— Exercise task —
Reproduce every record below word for word. Omit the pictures.

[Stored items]
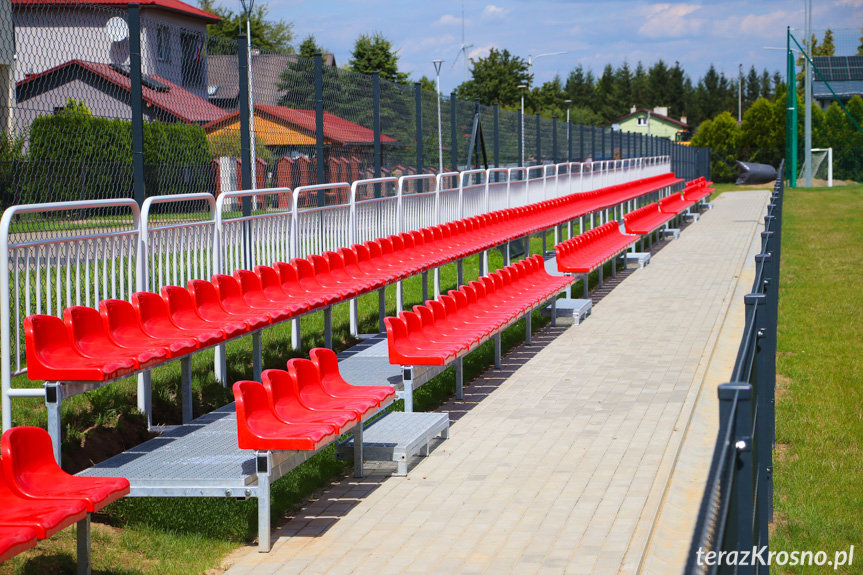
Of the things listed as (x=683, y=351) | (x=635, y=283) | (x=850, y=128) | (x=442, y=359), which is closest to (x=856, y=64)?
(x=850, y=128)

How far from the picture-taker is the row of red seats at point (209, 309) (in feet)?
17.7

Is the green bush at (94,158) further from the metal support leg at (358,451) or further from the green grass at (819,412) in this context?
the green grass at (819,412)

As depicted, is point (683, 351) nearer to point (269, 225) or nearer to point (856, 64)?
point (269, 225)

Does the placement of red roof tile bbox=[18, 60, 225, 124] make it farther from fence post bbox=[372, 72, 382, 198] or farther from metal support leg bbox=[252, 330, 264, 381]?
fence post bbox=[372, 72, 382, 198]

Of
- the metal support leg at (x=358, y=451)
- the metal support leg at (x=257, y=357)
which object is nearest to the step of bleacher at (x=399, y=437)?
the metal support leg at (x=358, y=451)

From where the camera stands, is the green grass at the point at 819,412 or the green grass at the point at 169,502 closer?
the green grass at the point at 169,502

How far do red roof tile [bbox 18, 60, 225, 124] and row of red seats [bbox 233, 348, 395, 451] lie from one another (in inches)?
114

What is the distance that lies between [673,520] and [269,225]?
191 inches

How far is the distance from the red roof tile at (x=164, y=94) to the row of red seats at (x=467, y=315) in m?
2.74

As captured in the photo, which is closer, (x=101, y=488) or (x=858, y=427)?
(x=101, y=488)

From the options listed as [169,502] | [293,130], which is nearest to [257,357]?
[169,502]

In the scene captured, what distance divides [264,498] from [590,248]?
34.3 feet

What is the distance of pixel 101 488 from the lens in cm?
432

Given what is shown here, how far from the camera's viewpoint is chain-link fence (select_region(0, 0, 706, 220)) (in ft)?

— Full output —
Of the things listed as (x=683, y=351) | (x=635, y=283) | (x=850, y=128) | (x=442, y=359), which is closest to (x=856, y=64)?
(x=850, y=128)

How far from the picture-taker is the row of red seats at point (209, 309) (in feet)?
17.7

Is the green bush at (94,158) further from the metal support leg at (358,451) or further from the green grass at (819,412) in this context?
the green grass at (819,412)

As depicted, is point (683, 351) nearer to point (269, 225) or nearer to point (856, 64)?
point (269, 225)

Does the placement of red roof tile bbox=[18, 60, 225, 124] make it farther from fence post bbox=[372, 72, 382, 198] or farther from metal support leg bbox=[252, 330, 264, 381]?
fence post bbox=[372, 72, 382, 198]

Of
- the metal support leg at (x=358, y=451)
- the metal support leg at (x=257, y=357)
which object is nearest to the step of bleacher at (x=399, y=437)?
the metal support leg at (x=358, y=451)

From where the camera stands, is the green grass at the point at 819,412 or the green grass at the point at 169,502 closer?
the green grass at the point at 169,502

How far do red roof tile [bbox 18, 60, 225, 124] and row of red seats [bbox 233, 348, 395, 451] lie from one another (in inches)?
114

What is the distance that lies between [673,520] and [269,225]?
191 inches

How far is the distance from the red roof tile at (x=164, y=94) to the row of red seats at (x=467, y=315) in m?
2.74

As captured in the photo, which is closer, (x=101, y=488) or (x=858, y=427)?
(x=101, y=488)

From the options listed as [169,502] | [293,130], which is nearest to [257,357]?
[169,502]

In the scene captured, what distance divides [264,498] from [590,248]?
34.3 feet

What is the distance of pixel 101 488 from the lens in cm?
432

Given what is shown here, how far from the camera's viewpoint is chain-link fence (select_region(0, 0, 706, 220)) (in ft)?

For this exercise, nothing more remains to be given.